Step 2: Check the Timestamp
The JWT has an exp claim: 1711382400. Is this expired? When does it expire?
"Convert this timestamp: 1711382400"
The timestamp tool converts it to 2024-03-25T16:00:00Z and tells me it's in the past. Expired. Mystery solved — the webhook was using a stale token.
Step 3: Verify the HMAC Signature
The webhook includes an X-Signature header for payload verification. I need to compute HMAC-SHA256 of the request body with my secret.
"Generate HMAC-SHA256 of this payload with key 'webhook_secret_123': {\"event\":\"payment.completed\"...}"
The hmac tool computes it locally. I compare it with the header value. Match confirmed — the payload wasn't tampered with.
Step 4: Diff the Expected vs Actual Payload
The webhook payload doesn't match what the docs say. Instead of eyeballing two JSON blobs, I ask:
"Diff these two JSON objects: [expected] vs [actual]"
The json_diff tool shows exactly what changed: a field was renamed from amount to total, and a nested metadata object was added. Two-second answer instead of a five-minute squint.
Step 5: Format the SQL Query
I need to check the database for the payment record. The query is a one-liner mess from the logs:
"Format this SQL: SELECT p.id, p.amount, u.email FROM payments p JOIN users u ON p.user_id = u.id WHERE p.webhook_id = 'wh_abc123' AND p.status = 'completed'"
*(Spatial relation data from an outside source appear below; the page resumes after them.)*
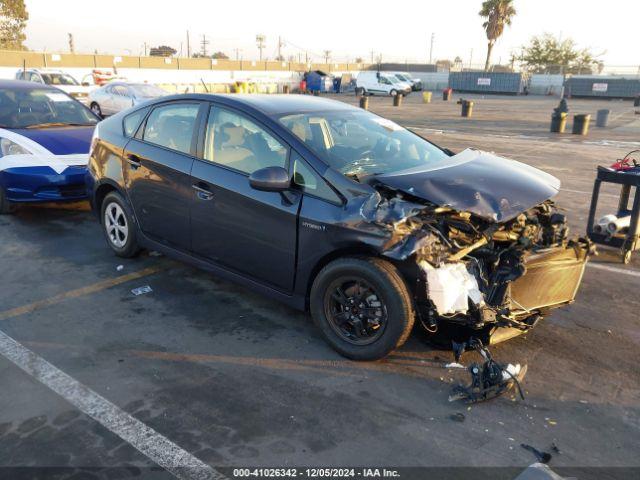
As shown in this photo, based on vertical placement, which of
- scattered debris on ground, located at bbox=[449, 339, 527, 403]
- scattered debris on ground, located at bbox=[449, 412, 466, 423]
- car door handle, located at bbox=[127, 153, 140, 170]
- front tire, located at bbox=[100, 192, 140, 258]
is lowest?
scattered debris on ground, located at bbox=[449, 412, 466, 423]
The sql_format tool returns it properly indented and readable. Copy, paste into my database client.
Step 6: Generate a Test UUID
I need to send a test webhook back. Need a fresh idempotency key:
"Generate a UUID"
Done. uuid tool returns a v4 UUID instantly.
What Changed
Before MCP tools, this debugging session involved:
- 6+ browser tabs open
- Copy-pasting sensitive data (JWTs, API keys) into random websites
- Context-switching between editor and browser constantly
- ~30 minutes of tab-juggling overhead
After: everything happened in one conversation window. The tools run locally — no data leaves your machine. The AI assistant orchestrates the tools based on what you ask, so you describe the problem in plain English instead of remembering which website does what.
The Full Toolkit
mcp-devutils includes 44 tools total. The 15 I use most for API work:
Free (always available):
-
jwt_decode— decode JWT tokens -
hash— MD5/SHA1/SHA256 hashing -
hmac— HMAC signature generation -
timestamp— Unix/ISO timestamp conversion -
base64— encode/decode -
json_format— pretty-print or minify -
uuid— generate UUIDs -
url_encode— URL encode/decode -
regex_test— test patterns with match details -
cron_explain— understand cron schedules
Pro ($5 one-time unlock):
-
json_diff— compare JSON objects -
jwt_create— create test JWTs -
sql_format— format SQL queries -
csv_json— convert between CSV and JSON -
string_escape— escape for JSON/SQL/shell
Try it: npx mcp-devutils — 15 tools free forever, all 29 pro tools get 3 free trials each.
Why This Matters
The real win isn't speed — it's security. Every time you paste a JWT into jwt.io or a hash into an online tool, that data potentially leaves your control. MCP tools run locally. Your secrets stay on your machine.
The second win is flow. Instead of "let me open a new tab, find the right tool, paste the data, read the result, switch back to my editor" — you just ask. The AI figures out which tool to call.
If you're doing API development and you haven't tried MCP tools yet, the setup takes 2 minutes. Give it a shot.